Miss Lacy approached with her niece at her side, and an air of being conscious of her presence to the natural extent and not beyond. The latter was a girl of twenty, of medium height and build, with a pale, smooth skin, light brown eyes, glossy dark hair, a small, shut mouth, and hands and feet remarkable for smallness rather than proportion. She walked in a drooping manner, with an air of finding whatever was taking place, too much for her; or perhaps of feeling that it would be too much, if she knew what it was. She shook hands in silence and without sign of interest, though her eyes took stock of her hosts from under their lids.

“Only one family to-day,” said her aunt, “and I think I am a little glad of it. Now we can do justice to it and to ourselves.”

A faintly sighing movement from her companion suggested agreement.

“The other is to join us,” said Tullia. “We will not keep you with us on false pretences.”

Jessica came into the hall to receive the guests.

“It will be simple enough when it is familiar,” she said. “A choice is as good in people as in things. I do not feel it a recommendation to have only ourselves to offer.”

“Well, let me introduce Miss Florence Lacy,” said Miss Lacy, in a mock-ceremonious tone, “to Mrs. Calderon,
Miss Calderon and Miss Theodora Calderon; and present to her Mr. Terence and Master Julius Calderon.”

A faint smile curved the lips of the new-comer, though it seemed that it was not provoked by her aunt's words.

“My little niece, Mr. Calderon,” said Miss Lacy, in an easy tone, guiding the girl towards Thomas.

“We are glad to see you, my dear, and you will take the words to mean what they say. My young people have an especial welcome for someone who is not their kith and kin.”

“You will not evince the family failings,” said Tullia, “though I think that is putting the same thing in another form.”

“I thought Florence was a place,” said Julius.

“So it is,” said the owner of the name, with a resigned lift of her brows, using her rapid, rather blurred tones for the first time.

“It comes of having a travelled father,” said Miss Lacy. “His sins are visited upon the child.”

“Yes, they are,” said her niece.

“It is a pleasant name,” said Tullia. “Why are you not grateful for it?”

“It is a pleasant word,” said Terence, “and it was a happy idea to use it for a name.”

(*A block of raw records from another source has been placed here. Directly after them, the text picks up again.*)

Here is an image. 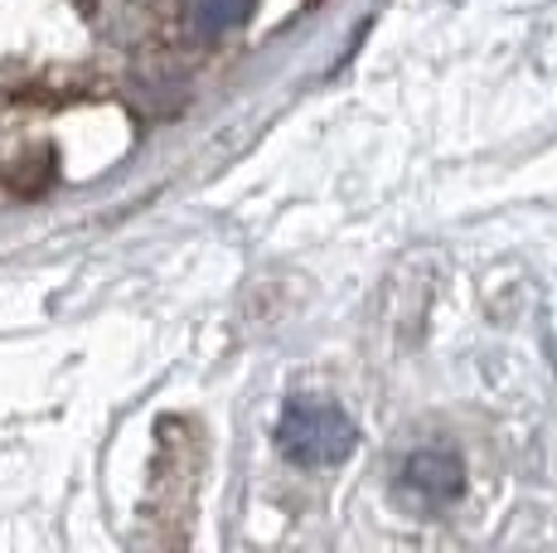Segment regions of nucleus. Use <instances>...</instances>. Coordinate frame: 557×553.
<instances>
[{
  "mask_svg": "<svg viewBox=\"0 0 557 553\" xmlns=\"http://www.w3.org/2000/svg\"><path fill=\"white\" fill-rule=\"evenodd\" d=\"M460 486H466V471L451 452H417L398 471V500L412 515H442L446 505H456Z\"/></svg>",
  "mask_w": 557,
  "mask_h": 553,
  "instance_id": "nucleus-2",
  "label": "nucleus"
},
{
  "mask_svg": "<svg viewBox=\"0 0 557 553\" xmlns=\"http://www.w3.org/2000/svg\"><path fill=\"white\" fill-rule=\"evenodd\" d=\"M355 442L359 432L349 413L330 398H315V393H296L276 422V446L296 466H339L355 452Z\"/></svg>",
  "mask_w": 557,
  "mask_h": 553,
  "instance_id": "nucleus-1",
  "label": "nucleus"
},
{
  "mask_svg": "<svg viewBox=\"0 0 557 553\" xmlns=\"http://www.w3.org/2000/svg\"><path fill=\"white\" fill-rule=\"evenodd\" d=\"M252 5L257 0H185L180 20H185V35L195 39V45H213V39L233 35V29L252 15Z\"/></svg>",
  "mask_w": 557,
  "mask_h": 553,
  "instance_id": "nucleus-3",
  "label": "nucleus"
}]
</instances>
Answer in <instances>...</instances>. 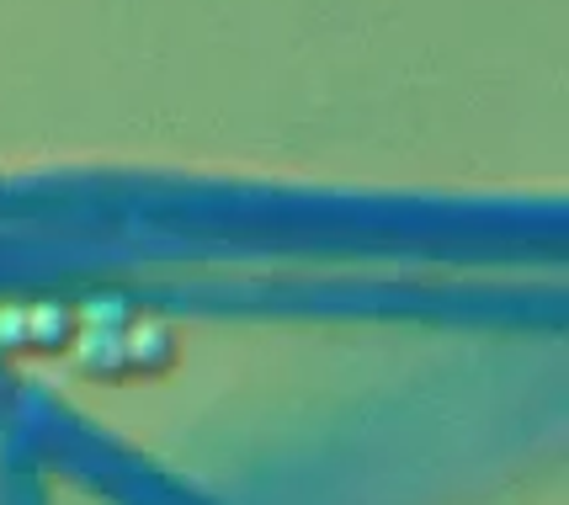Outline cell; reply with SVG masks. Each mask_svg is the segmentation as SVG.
<instances>
[{"label": "cell", "mask_w": 569, "mask_h": 505, "mask_svg": "<svg viewBox=\"0 0 569 505\" xmlns=\"http://www.w3.org/2000/svg\"><path fill=\"white\" fill-rule=\"evenodd\" d=\"M176 367V330L160 325V320H133L123 341V373H144V378H160Z\"/></svg>", "instance_id": "6da1fadb"}]
</instances>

“Is that saying something different?” said Miss Lacy.

Florence swept her eyes over Terence's face, and in a moment let them fall, but a moment was some time for her glance to be arrested.

“Could you be called Paris or London?” said Dora.

“Oh, yes, I expect so,” said Florence, with a sigh.

“All things are possible to him that believeth,” said Miss Lacy.

“What do you think of our names?” said Tullia. “It is another case of the sins of the father.”

Florence contracted her brows as if in sympathy with them.

“What would you all like to be called?” said Jessica.

“Any ordinary names,” said Tullia, “that left our personalities free to go their natural way.”

“You might be called York or Constantinople,” said Julius.